Is an automatic resilver after scrub finds errors normal?

awfulwoman · February 10, 2025, 9:11pm

So, the regular scrub on my Ubuntu 24.04 box revealed one disk of a mirrored vdev to have errors, and the pool in a degraded state. This disk had shown some errors in ZFS the day before, which ZFS had done some healing from so I already had a replacement disk in the post. While I waited for the disk to arrive I shut down the machine.

I rebooted the machine today and, after it had been up for a few minutes, went to look at the pool.

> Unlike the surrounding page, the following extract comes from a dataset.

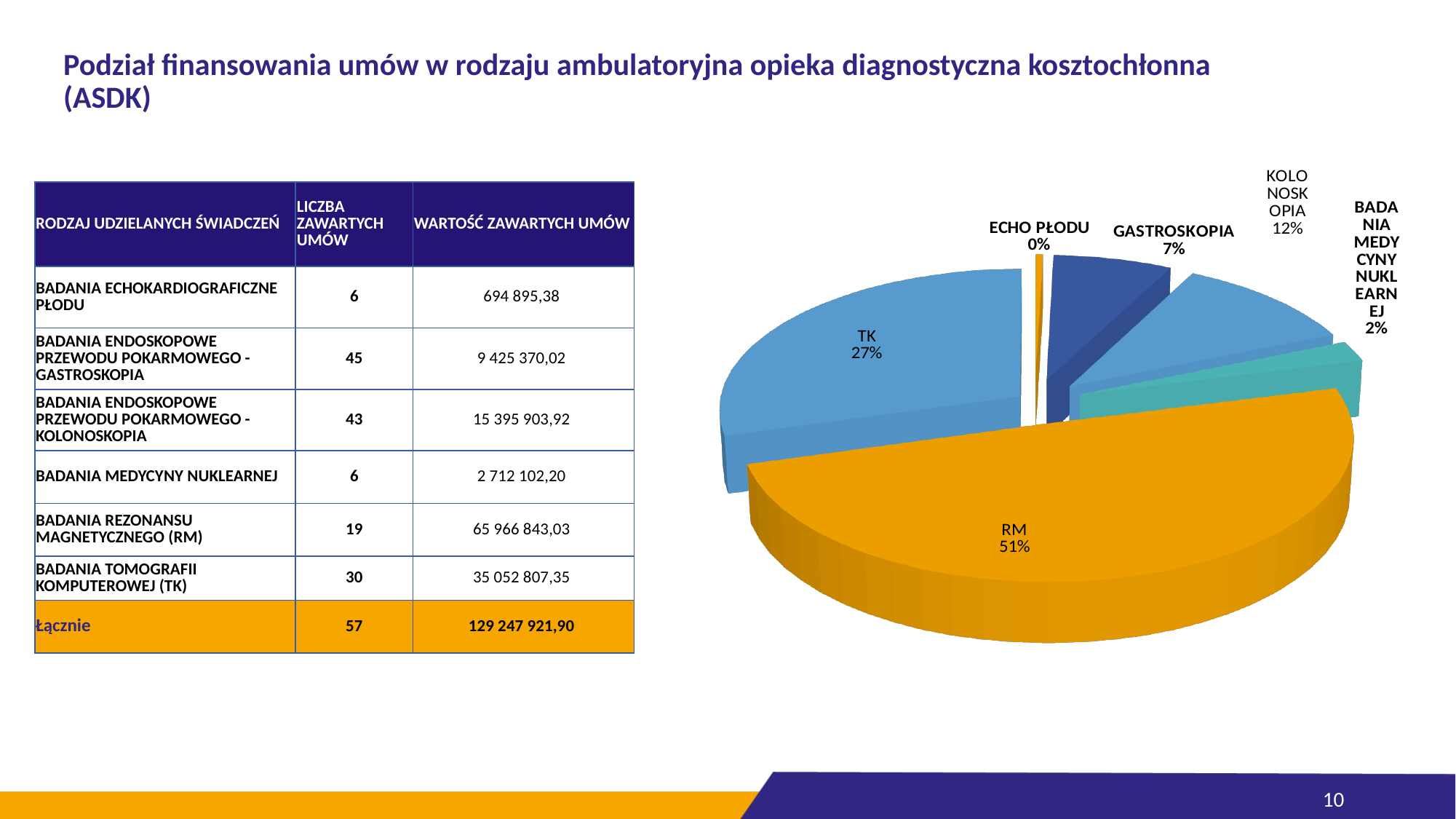
What share of the pie does ECHO PŁODU have? 0% Which slice is larger, KOLONOSKOPIA or GASTROSKOPIA? KOLONOSKOPIA What share of the pie does TK have? 27% Which slice of the pie chart is the smallest? ECHO PŁODU How many slices does the pie chart have? 6 What is the difference in percentage points between the RM slice and the TK slice? 24 What share of the pie does BADANIA MEDYCYNY NUKLEARNEJ have? 2% Which slice of the pie chart is the largest? RM What kind of chart is shown on the slide? pie chart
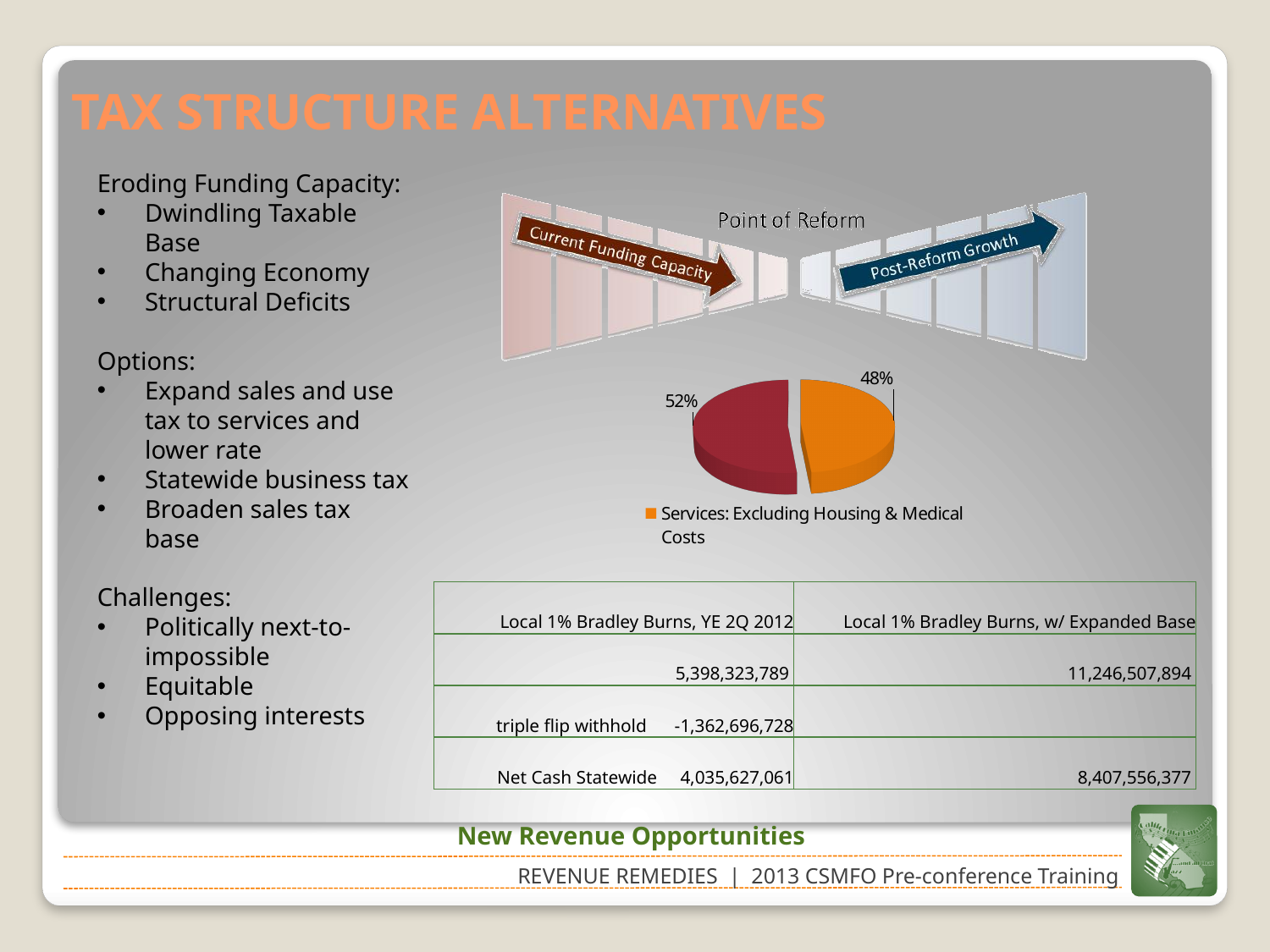
Is the Services: Excluding Housing & Medical Costs slice larger or smaller than the other slice of the pie chart? smaller Is the share for Services: Excluding Housing & Medical Costs greater or less than 50%? less How many entries does the pie chart's legend list? 1 What is the difference in percentage points between the two slices of the pie chart? 4% What percentage does the pie chart show for Services: Excluding Housing & Medical Costs? 48% What kind of chart is shown on the slide? pie chart What is the only entry listed in the pie chart's legend? Services: Excluding Housing & Medical Costs What is the largest percentage shown on the pie chart? 52% What is the smallest percentage shown on the pie chart? 48% What colour is the Services: Excluding Housing & Medical Costs slice in the pie chart? orange How many slices does the pie chart have? 2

To my surprise the pool was showing as healthy, as a resilvering event had taken place.

My question is - is this normal? Does ZFS always try to cover over disk errors like this? Because it feels a little hinky that a pool that was showing as degraded is suddenly health again.

mercenary_sysadmin · February 10, 2025, 9:38pm

I’m not 100% certain what triggers or won’t trigger an automatic resilver event specifically, but I have seen the behavior you’re describing–“one reboot later, it sorts itself out”–plenty over the years.

One of the more common scenarios is that a disk drops off the SATA bus, ZFS marks the pool degraded, then you bounce the box and the drive shows up on the bus again, ZFS finds it but notes that the pool was operational for some TXGs since the disk was last available, then fast-resilvers the drive back into the pool.

awfulwoman · February 10, 2025, 9:57pm

Hmmm. Rather annoying, as I have a 16TB drive sitting here waiting to be slotted in.

Given the previous errors I’ll be examining the logs of smartmontools. (And checking if I have notifications set up correctly).

Now I just need another 16TB drive to match this one(the previous being a 4TB…)

awfulwoman · February 11, 2025, 4:48pm

Hey! It turns out my smartctl alerts weren’t working! A manual check shows the disk as being riddled with errors.

awfulwoman · February 11, 2025, 6:55pm

Wrote up the shenanigans related to this here: An ode to replacing a disk in a ZFS pool | Awful Woman

mercenary_sysadmin · February 12, 2025, 3:48am

everything on that site, including just awfulwoman.com with no further page info, 404s on my end.

awfulwoman · February 12, 2025, 7:46am

Don’t know what to say - site and logs all seem fine. You must have caught it during a container restart or similar.

mercenary_sysadmin · February 12, 2025, 5:24pm

Can confirm, it’s back online now. That container restart must have been pretty damn slow… I was poking at it for about five minutes last night before giving up!

Clete2 · February 17, 2025, 12:15am

I’ve experienced similar phantom degradation of my pool in the past. It typically happens due to a loose or flaky connector. The first thing I do is shut down, reconnect all drives, reseat the SATA controller, and boot up and scrub.

I also check SMART like you’ve done. I run LibreNMS with alerts enabled if there are pending reallocated sectors. As soon as those are nonzero I preemptively replace the drive.

If you have a spare place in your case and a spare connector, go ahead and put that shiny new drive in and add it as a spare to the pool. It’ll make replacement faster (automatic? I can’t recall) when you have another failure in the future.

awfulwoman · February 20, 2025, 4:28pm

I’m using two backplanes with drive caddies that go back via two SAS connectors to an HBA card, so it’s unlikely (but not impossible) to be that. Otherwise I’d see the other drives on the shared backplane flaking out. It’s possible that a caddy was loose tho.

No, more likely was the drive itself - like I said it was riddled with errors when I checked it!

Now, a spare in the pool? That would resume I hadn’t lacked foresight and filled up every drive slot with a drive. I have some vdev removal to do… (tho I need to figure out how much memory the remapping of a few TiBs of data will cost me… )

Clete2 · February 20, 2025, 5:53pm

Don’t worry. When I have a failing drive, I add a spare. I put the spare on the floor of the case because I too have fully filled the case. You aren’t alone.